SIGPIPE signal in PGDac while connection reset (Linux)

Discussion of open issues, suggestions and bugs regarding PgDAC (PostgreSQL Data Access Components) for Delphi, C++Builder, Lazarus (and FPC)
Post Reply
Kedarius
Posts: 2
Joined: Thu 20 Sep 2018 13:03

SIGPIPE signal in PGDac while connection reset (Linux)

Post by Kedarius » Thu 20 Sep 2018 14:58

TLDR;
I am using PGDac with Delphi 10.2 to create simple Linux daemon. The communication with the DB is really simple, I just need to send few SQL queries/inserts and process returned rows.
Everything works fine until I try to restart the database server (PostgreSQL 10). The very first command after the server restart causes SIGPIPE signal and the whole application is terminated even though I do wrap all my PGDac calls in try ... except block.
I think that the problem is very similar to viewtopic.php?f=7&t=25540 .
Details:
I do have some wrapper objects in my code, but basically I have two PGDac objects:

Code: Select all

   fPGConnection: TPgConnection;
   fquery:TPgQuery;
When I try to do SQL query, the code works cca like this:

Code: Select all

   
   try
   if fPGConnection.Connected then fPGConnection.ping; //check if the connection is still alive
    except
         on e:Exception do
          begin
            log_msg(e.Message);
            fPGConnection.Connected := false;  //I would think that this is not needed
          end;
   end;
   if not fPGConnection.Connected then Connect; //if not connected then call my function Connect that sets the connection params and opens the connection
   if fPGConnection.Connected then  //if connection is connected - try the SQL query
   begin
      fQuery.Connection := fPGConnection;
      fQuery.SQL.Text := sql;
       try
         fQuery.Open;
       except
         on e:Exception do
         begin
            if e.message=SNotRows then begin end  //ignore exception about query not returning rows
            else raise(e);
         end;
       end;
  end;
This works fine until I restart the server. After the server is restarted this happen:
1) the connection.connected property is still true
2) the ping raises the exception with message "terminating connection due to administrator command"
3) however the connection.connected property is still true.
4) If I try to disconnect, the code tries to write something into the now dead socket and the OS responds with SIGPIPE
5) SIGPIPE signal will effectively terminate the whole application even though I tried to handle it main thread

If I do not use ping, the problem is the same, only few lines later when I try to open the query.

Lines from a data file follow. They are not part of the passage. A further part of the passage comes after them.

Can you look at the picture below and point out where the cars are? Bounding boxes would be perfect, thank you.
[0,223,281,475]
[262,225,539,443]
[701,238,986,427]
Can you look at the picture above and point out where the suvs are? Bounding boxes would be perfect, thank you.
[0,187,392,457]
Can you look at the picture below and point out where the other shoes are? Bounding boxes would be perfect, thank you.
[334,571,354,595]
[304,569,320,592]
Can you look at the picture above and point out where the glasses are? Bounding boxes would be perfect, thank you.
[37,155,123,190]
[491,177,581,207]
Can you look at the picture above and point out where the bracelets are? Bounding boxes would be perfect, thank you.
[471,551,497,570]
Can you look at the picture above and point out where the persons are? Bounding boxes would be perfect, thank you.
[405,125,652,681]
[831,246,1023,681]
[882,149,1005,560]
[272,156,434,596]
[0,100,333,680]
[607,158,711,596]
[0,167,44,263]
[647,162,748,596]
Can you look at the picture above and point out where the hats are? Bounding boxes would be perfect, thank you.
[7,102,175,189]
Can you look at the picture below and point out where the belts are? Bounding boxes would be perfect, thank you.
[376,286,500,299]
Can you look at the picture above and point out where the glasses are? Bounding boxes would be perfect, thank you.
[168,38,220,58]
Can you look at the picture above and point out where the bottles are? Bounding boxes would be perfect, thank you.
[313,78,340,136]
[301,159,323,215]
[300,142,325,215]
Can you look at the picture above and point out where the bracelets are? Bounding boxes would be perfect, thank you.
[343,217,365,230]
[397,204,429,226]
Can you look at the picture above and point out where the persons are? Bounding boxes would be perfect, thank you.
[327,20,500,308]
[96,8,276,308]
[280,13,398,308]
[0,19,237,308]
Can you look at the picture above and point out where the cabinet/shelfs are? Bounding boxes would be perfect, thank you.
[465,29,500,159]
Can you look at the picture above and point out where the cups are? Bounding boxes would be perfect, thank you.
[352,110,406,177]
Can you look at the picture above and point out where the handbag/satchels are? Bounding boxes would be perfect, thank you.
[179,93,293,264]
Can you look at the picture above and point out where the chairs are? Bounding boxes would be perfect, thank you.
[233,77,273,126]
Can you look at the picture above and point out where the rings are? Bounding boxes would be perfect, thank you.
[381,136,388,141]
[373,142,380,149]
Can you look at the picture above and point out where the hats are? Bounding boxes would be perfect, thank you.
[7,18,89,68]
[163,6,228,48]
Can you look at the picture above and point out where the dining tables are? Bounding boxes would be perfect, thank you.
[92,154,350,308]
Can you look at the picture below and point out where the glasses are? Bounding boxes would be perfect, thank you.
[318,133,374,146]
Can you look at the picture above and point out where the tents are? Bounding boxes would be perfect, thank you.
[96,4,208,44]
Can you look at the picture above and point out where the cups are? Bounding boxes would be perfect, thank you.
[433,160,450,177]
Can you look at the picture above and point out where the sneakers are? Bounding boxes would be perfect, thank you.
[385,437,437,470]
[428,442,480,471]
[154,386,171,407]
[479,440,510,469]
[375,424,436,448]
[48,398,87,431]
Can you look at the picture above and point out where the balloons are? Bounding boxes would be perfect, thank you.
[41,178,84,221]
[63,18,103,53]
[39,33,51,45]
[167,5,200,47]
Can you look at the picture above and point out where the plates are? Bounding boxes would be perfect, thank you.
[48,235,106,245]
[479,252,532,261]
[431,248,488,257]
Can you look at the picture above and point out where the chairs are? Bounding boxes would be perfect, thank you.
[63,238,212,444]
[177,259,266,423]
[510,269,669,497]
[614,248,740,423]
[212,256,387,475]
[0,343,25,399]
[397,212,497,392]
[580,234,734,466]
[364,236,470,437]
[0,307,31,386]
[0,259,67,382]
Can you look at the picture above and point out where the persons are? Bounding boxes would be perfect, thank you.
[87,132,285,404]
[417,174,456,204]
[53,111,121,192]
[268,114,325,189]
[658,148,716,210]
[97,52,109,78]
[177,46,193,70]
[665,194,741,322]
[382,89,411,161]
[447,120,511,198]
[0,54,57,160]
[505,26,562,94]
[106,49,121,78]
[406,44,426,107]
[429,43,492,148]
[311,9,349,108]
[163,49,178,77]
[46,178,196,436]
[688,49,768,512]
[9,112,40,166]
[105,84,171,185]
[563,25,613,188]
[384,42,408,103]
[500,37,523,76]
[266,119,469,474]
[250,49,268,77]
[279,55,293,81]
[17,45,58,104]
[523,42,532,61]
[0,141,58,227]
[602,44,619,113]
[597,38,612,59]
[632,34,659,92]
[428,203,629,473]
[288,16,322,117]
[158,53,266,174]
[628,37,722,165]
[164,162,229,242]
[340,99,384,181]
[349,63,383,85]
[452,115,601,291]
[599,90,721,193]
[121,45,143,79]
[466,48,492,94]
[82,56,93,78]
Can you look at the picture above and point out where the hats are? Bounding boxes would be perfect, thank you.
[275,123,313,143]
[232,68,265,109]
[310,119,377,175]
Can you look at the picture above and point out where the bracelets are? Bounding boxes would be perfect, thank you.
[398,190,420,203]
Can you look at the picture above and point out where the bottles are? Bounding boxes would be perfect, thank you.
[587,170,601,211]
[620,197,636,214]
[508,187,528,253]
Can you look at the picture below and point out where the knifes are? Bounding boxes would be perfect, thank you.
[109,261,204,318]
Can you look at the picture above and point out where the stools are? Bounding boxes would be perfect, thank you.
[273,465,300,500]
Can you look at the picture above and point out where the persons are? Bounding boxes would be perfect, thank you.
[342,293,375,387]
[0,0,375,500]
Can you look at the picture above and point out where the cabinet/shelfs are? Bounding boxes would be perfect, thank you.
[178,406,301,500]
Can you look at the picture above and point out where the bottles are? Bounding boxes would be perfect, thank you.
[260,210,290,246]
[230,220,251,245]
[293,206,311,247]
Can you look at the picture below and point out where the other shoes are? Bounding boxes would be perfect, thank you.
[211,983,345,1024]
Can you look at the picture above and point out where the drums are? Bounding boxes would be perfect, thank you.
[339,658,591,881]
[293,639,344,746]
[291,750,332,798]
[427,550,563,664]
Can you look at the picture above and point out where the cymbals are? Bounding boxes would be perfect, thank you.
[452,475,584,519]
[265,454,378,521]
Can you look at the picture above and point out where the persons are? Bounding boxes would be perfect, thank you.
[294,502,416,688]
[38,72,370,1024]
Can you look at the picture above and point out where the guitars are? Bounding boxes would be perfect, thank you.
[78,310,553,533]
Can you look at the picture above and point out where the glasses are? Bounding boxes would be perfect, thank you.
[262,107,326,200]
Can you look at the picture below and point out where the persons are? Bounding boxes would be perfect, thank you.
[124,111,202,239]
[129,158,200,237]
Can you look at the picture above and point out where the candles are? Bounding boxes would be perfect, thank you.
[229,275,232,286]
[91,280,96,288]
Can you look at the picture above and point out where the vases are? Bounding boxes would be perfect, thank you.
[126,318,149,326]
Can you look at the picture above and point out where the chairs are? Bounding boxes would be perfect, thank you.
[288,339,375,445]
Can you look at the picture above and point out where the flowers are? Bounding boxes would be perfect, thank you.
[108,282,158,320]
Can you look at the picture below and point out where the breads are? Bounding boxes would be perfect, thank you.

I even tried to use fPGConnection.Options.LocalFailover := true; and handle the connection error. But unfortunately it is the same. PGDac calls my handler, I output something to the log without modifying the RetryMode, then PGDac tries to close the connection and resend the query. However again when disconnecting it tries to send some data to the now dead socket and the OS responds with SIGPIPE

I did manage to hotfix the problem with adding flag MSG_NOSIGNAL to send() function in CRVioTcp.pas (function TCRVioTcp.WriteNoWait, line 906):

Code: Select all

  Result := send(FSd, buffer[offset], count, MSG_NOSIGNAL);
With this hotfix OS does not generate SIGPIPE and the ping (or opening query) raises exception " Error on data writing to the connection:#015#012System error: 20.#015#012Socket Error Code: 32($20)". However the connected property is still true and I need to manually set it to false. And setting the connected property to false tries again to disconnect and so it tries to write the data to the still dead socket again and so it creates yet another exception (same message) but at least does set the connected to false. After this nested exception I am able to reconnect to the server and continue normally.

So my question is rather simple :-) How should I handle connection disconnects on Linux? The application is supposed to run for a long time (hopefully months in a single run) and should not die everytime the database server is restarted or unavailable....

azyk
Devart Team
Posts: 1119
Joined: Fri 11 Apr 2014 11:47
Location: Alpha Centauri A

Re: SIGPIPE signal in PGDac while connection reset (Linux)

Post by azyk » Sat 22 Sep 2018 09:33

Thank you for the information. We've reproduced the issue and are investigating it now. We will let you know the results.

azyk
Devart Team
Posts: 1119
Joined: Fri 11 Apr 2014 11:47
Location: Alpha Centauri A

Re: SIGPIPE signal in PGDac while connection reset (Linux)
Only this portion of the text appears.